Session recording and transcripts

Overview

There are many reasons to record or persist the sessions that occur in your app, from quality monitoring to regulatory compliance. LiveKit allows you to record the video and audio from agent sessions or save the text transcripts.

Video or audio recording

Use the Egress feature to record audio and/or video. The simplest way to do this is to start a room composite recorder in your agent's entrypoint. This starts recording when the agent enters the room and automatically captures all audio and video shared in the room. Recording ends when all participants leave. Recordings are stored in the cloud storage provider of your choice.

Example

This example shows how to modify the Voice AI quickstart to record sessions. It uses Google Cloud Storage, but you can also save files to any Amazon S3-compatible storage provider or Azure Blob Storage.

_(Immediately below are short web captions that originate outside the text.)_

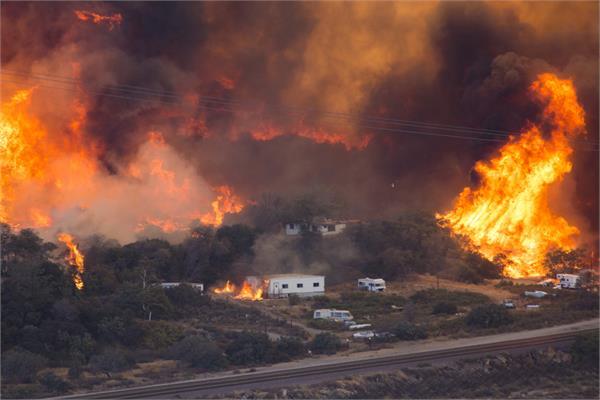 terrifying  flaming tornados burn through northern california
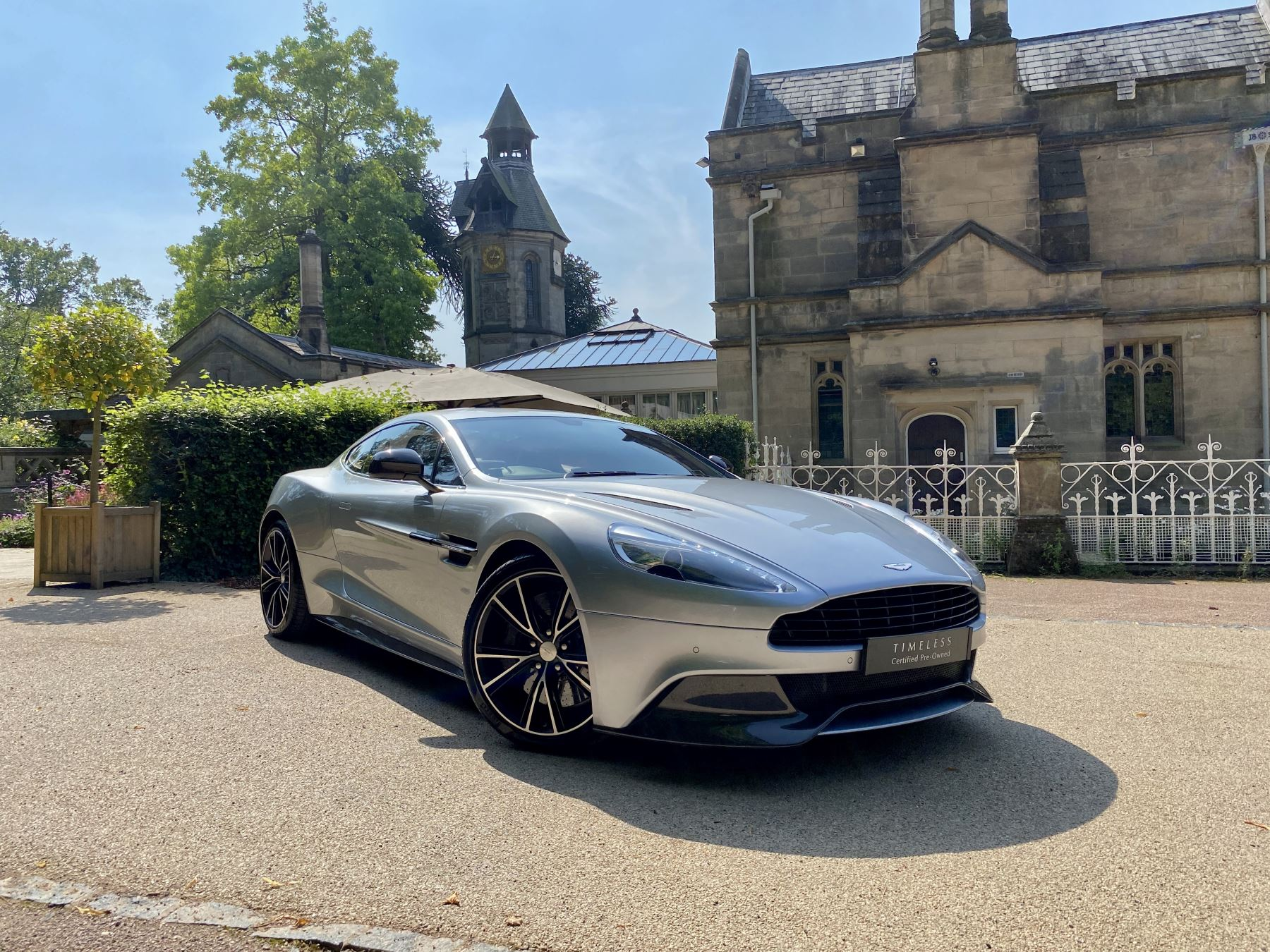 Aston Martin Vanquish V12 2+2 2dr Touchtronic 5.9 Automatic Coupe (2013)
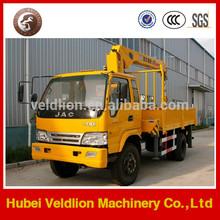 XCMG 5 ton lifting capacity crane truck
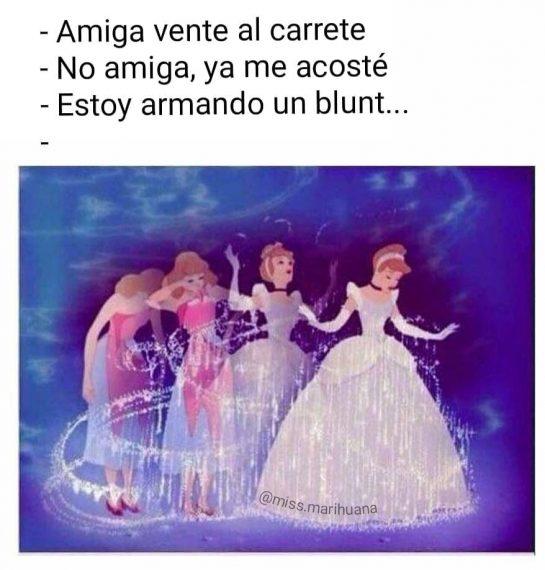 De los primeros que hice . . . . #missmarihuana #weedgirls420 #weedgirls #humo #smoke…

For additional egress examples using Amazon S3 and Azure, see the Egress examples. To learn more about credentials.json, see Cloud storage configurations.

To modify the Voice AI quickstart to record sessions, add the following code:

from livekit import api

async def entrypoint(ctx: JobContext):
    # Add the following code to the top, before calling ctx.connect()

    # Load GCP credentials from credentials.json file.
    file_contents = ""
    with open("/path/to/credentials.json", "r") as f:
        file_contents = f.read()

    # Set up recording
    req = api.RoomCompositeEgressRequest(
        room_name="my-room",
        layout="speaker",
        audio_only=True,
        segment_outputs=[api.SegmentedFileOutput(
            filename_prefix="my-output",
            playlist_name="my-playlist.m3u8",
            live_playlist_name="my-live-playlist.m3u8",
            segment_duration=5,
            gcp=api.GCPUpload(
                credentials=file_contents,
                bucket="<your-gcp-bucket>",
            ),
        )],
    )

    res = await ctx.api.egress.start_room_composite_egress(req)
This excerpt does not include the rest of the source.